How Long Will Support Last?
A KEY question - perhaps the key question related to the US military commitment in the Persian Gulf - is how long American public support can be sustained. This question can be broken down into several additional queries - all of which are being pondered by President Bush and his advisers: If, when fully ready to go on the offensive (say, in mid-October), the United Nations forces - predominantly American, of course - move into Kuwait, will the US public back this initiative in the absence of any further major provocation by Iraq?
Over breakfast the other morning, Lee Hamilton, an influential Democratic congressman, indicated that he and many others in Congress wouldn't go along. They back the American presence in the Gulf but have no taste for the US initiating a shooting war unless there are additional Iraqi acts of aggression or terrorism.
A recent poll shows that 85 percent of Americans are supporting the US military mission to the Mideast, and that most of them would back a shooting war - if all else fails. That could be read in no other way than this, it seems to me:
The public is withholding its endorsement of military action that would mean the loss of American lives. That is, the provocation from Saddam Hussein that prompted the initial US response wouldn't necessarily be enough to bring about widespread public approval.
Another visitor at breakfast was former Deputy Secretary of State Joseph Sisco, an adviser to the Bush administration on the Middle East. On the subject of public attitudes a newsman asked: ``How are Americans going to take it when the body bags begin to be sent home and, particularly, when they see it is mainly their boys being killed and that there are, for example, no Japanese losing their lives?''
Sisco said that this, indeed, would pose a problem in sustaining support for the war. But he asserted that there were no comparisons to be drawn between this Persian Gulf crisis and the Vietnam war. Asked whether the US might get ``bogged down in the Gulf'' the way we were in Vietnam, Sisco said, ``Absolutely not.''
Question: What is the US objective in the Gulf?

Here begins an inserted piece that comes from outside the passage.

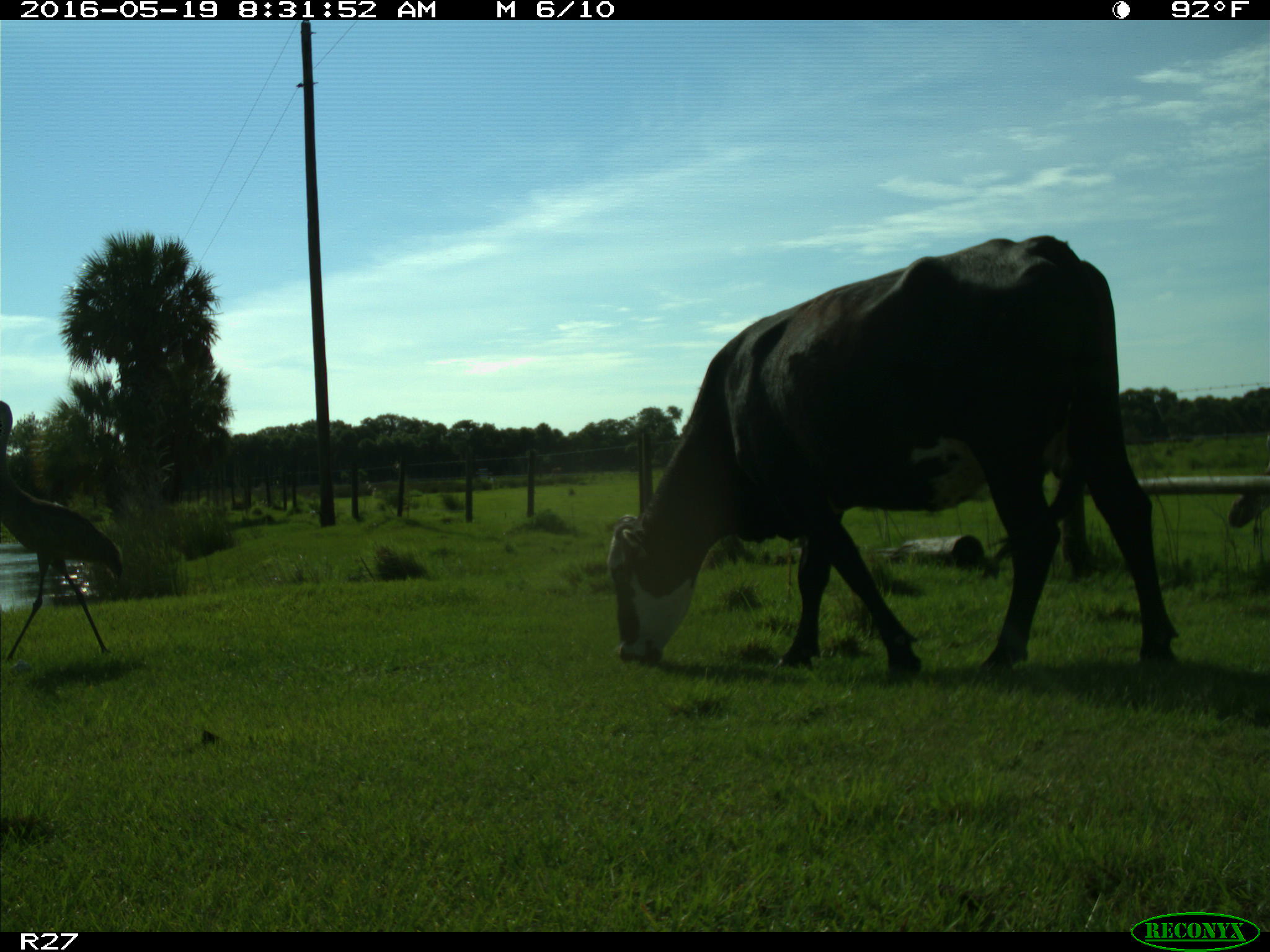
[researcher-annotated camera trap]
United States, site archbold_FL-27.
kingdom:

There seems to be overwhelming congressional and public approval for forcing Saddam to pull out of Kuwait. Beyond that this backing becomes problematical.
There are those like Sen. Richard Lugar, an important figure on the Senate Foreign Relations Committee, who two weeks ago told our group that he believed there was already sufficient provocation for the US to move into Kuwait militarily if it appears that Saddam isn't caving in to the economic sanctions.

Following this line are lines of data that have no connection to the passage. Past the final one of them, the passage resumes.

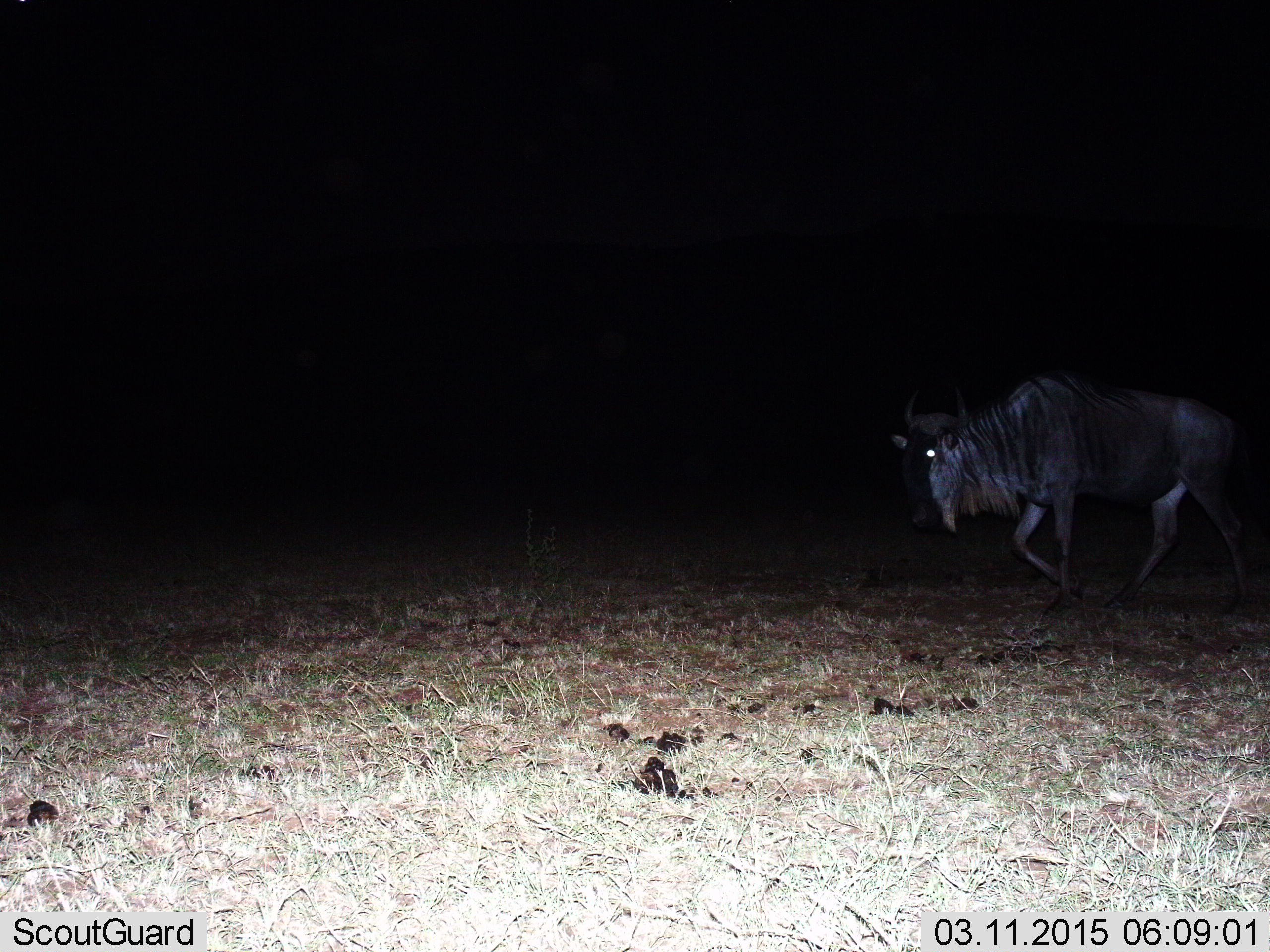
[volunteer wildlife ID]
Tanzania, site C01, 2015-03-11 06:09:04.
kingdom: Animalia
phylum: Chordata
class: Mammalia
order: Artiodactyla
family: Bovidae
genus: Connochaetes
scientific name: Connochaetes taurinus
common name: blue wildebeest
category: wildebeest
Wildebeest (blue wildebeest) (Connochaetes taurinus), count 1. Behavior (volunteer vote fractions): standing 0%, resting 0%, moving 100%, interacting 0%. Young present (vote fraction): 0%. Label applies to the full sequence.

If I read Senator Lugar's position right, it is that the final US objective must be to see that Saddam and his militant government is deposed and its capacity to build nuclear and chemical weapons is destroyed. Such a goal, it seems to me, might well entail the movement of American troops eventually into Iraq.
Perhaps most Americans would agree with Lugar, at least at this point - before experiencing the killing that would ensue and possibly endure for a painfully long time, even in a ``short'' war.
Others might agree with Representative Hamilton, who said he did not see it as the US objective to topple Saddam. ``We lived with him before all this,'' he said, ``and we could live with him afterward.'' Hamilton said that Saddam's war potential, including his capacity to build nuclear and chemical weapons, could be destroyed simply by cutting off the export of the materials Saddam would need to build these weapons.
Question: What if the US decides to wait Saddam out until the embargo breaks his resolve - and this means that US troops will just sit there in the desert, month after month? This would be a situation where Saddam had provided no additional major provocation - nothing that would stir up a war frenzy here in the US with a clear public demand that the president conduct a shooting war.
There is no apparent US planning for a long-wait contingency. The expectation is that the economic pinch will get the job done. At least, that's the expectation Mr. Bush is underscoring in his utterances.
Indeed, Bush interprets Saddam's recent outburst of threats as an admission that the embargo is beginning to bite.
But, quite obviously, a kind of stalemate could come to pass, with Saddam hanging tough and the US feeling the economic noose was tightening and that it would be better to wait than to fight.
In such an event, it seems clear that the public would soon become restless. The billions going into the Gulf initiative and its negative impact on our economy would in no time at all cut deeply into the public's enthusiasm for the enterprise.